**Extrait du texte:**
__________________________________________________

Aujourd’hui, quatre mois après la fin de la guerre, dix portraits y trônent – sur la vingtaine d’étudiants qui sont partis combattre, alors que deux autres sont encore dans un état critique suite à leurs blessures de guerre. « Ici, il y a eu près de 50 pour cent de décès, c’est donc une boucherie », dit, la gorge serrée, le recteur. « On est du niveau de ce qui se passait pendant la Première guerre mondiale. »
Alors que Nver, David et des milliers d’autres étudiant-soldats sont au combat depuis une vingtaine de jours, et que l’UFAR compte ses premiers morts, le recteur Venard se lève en pleine nuit avec une question : mais comment réintégrer ceux qui vont revenir du front ? S’ils ont dû trouver seuls comment passer d’un quotidien composé de cours sur Zoom aux affres de la guerre, peut-être Venard et son équipe de l’UFAR peuvent les aider à reprendre une vie d’étudiant « normale ». « Mon père était militaire. Il a fait dix ans de guerre. Et je me souviens encore de lui qui criait en pleine nuit “À l’attaque !” », rembobine le recteur. « Je sais bien que les militaires, même de métier, vivent des choses atroces et que cela laisse des traces. » Alors pour des étudiants qui n’ont parfois pas la vingtaine, pris dans une guerre effroyable, les conséquences peuvent être dramatiques.
À l’UFAR, on pose alors dès le lendemain sur le papier trois scénarios possibles : la guerre dure un mois, donc les étudiants-soldats ne ratent qu’un mois de cours ; la guerre dure un peu plus et ils reviennent en cours au bout de deux mois ; ou ils y restent plus longtemps et ratent ainsi quasiment un semestre d’enseignements – donc impossible à rattraper. « Rater plus de deux mois de cours, avec par-dessus le traumatisme d’une guerre, vous avez la tête ailleurs », se dit alors Venard.
Le 9 novembre 2020, après six semaines de conflits éreintants, la guerre est finie – avec des conséquences terribles pour l’Arménie et les Arméniens qui vivent au Haut-Karabakh. Petit à petit, David, Nver et les milliers d’autres soldats rentrent chez eux. Pendant une quinzaine de jours, David et Nver restent en famille, voient leurs amis, essayent tant bien que mal de revenir psychologiquement du front. « Quand je suis revenu, je ne pensais pas à l’école. Je pensais que c’était la fin de tout », remet Nver. « J’avais du mal à croire que la guerre était finie, je pensais devoir y retourner, que tout continuait. Dans ma tête, j’étais encore un soldat. » Pour David, le retour est aussi rude. Comme pour Nver, des amis sont morts au front. « J’avais besoin d’un peu de temps pour me remettre psychologiquement, mais j’ai pris conscience au bout d’un moment que je voulais retourner à l’université. C’était un grand pas en avant pour retourner à un semblant de vie normale. »

__________________________________________________

**Échantillon de données:**
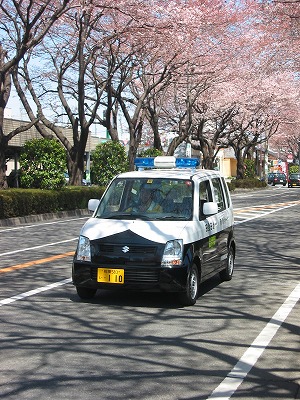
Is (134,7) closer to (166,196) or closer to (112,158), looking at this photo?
(112,158)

__________________________________________________

**Exercices à réaliser:**
**1)** Condensez sous forme de liste le paragraphe de l'extrait commençant par « À l'UFAR, on pose alors dès le lendemain » en conservant ses faits essentiels.
**2)** Citez le passage de l'extrait allant de « Alors que Nver, David » jusqu'à « peuvent être dramatiques. ».

**Corrigés des exercices:**
**1)**
- Dès le lendemain, l'UFAR met sur le papier trois scénarios pour les étudiants-soldats :
  - la guerre dure un mois : un seul mois de cours manqué ;
  - la guerre dure un peu plus : retour en cours au bout de deux mois ;
  - la guerre dure plus longtemps : près d'un semestre d'enseignements perdu, impossible à rattraper.
- Selon Venard, rater plus de deux mois de cours en plus du traumatisme d'une guerre laisse les étudiants la tête ailleurs.

**2)**
Alors que Nver, David et des milliers d’autres étudiant-soldats sont au combat depuis une vingtaine de jours, et que l’UFAR compte ses premiers morts, le recteur Venard se lève en pleine nuit avec une question : mais comment réintégrer ceux qui vont revenir du front ? S’ils ont dû trouver seuls comment passer d’un quotidien composé de cours sur Zoom aux affres de la guerre, peut-être Venard et son équipe de l’UFAR peuvent les aider à reprendre une vie d’étudiant « normale ». « Mon père était militaire. Il a fait dix ans de guerre. Et je me souviens encore de lui qui criait en pleine nuit “À l’attaque !” », rembobine le recteur. « Je sais bien que les militaires, même de métier, vivent des choses atroces et que cela laisse des traces. » Alors pour des étudiants qui n’ont parfois pas la vingtaine, pris dans une guerre effroyable, les conséquences peuvent être dramatiques.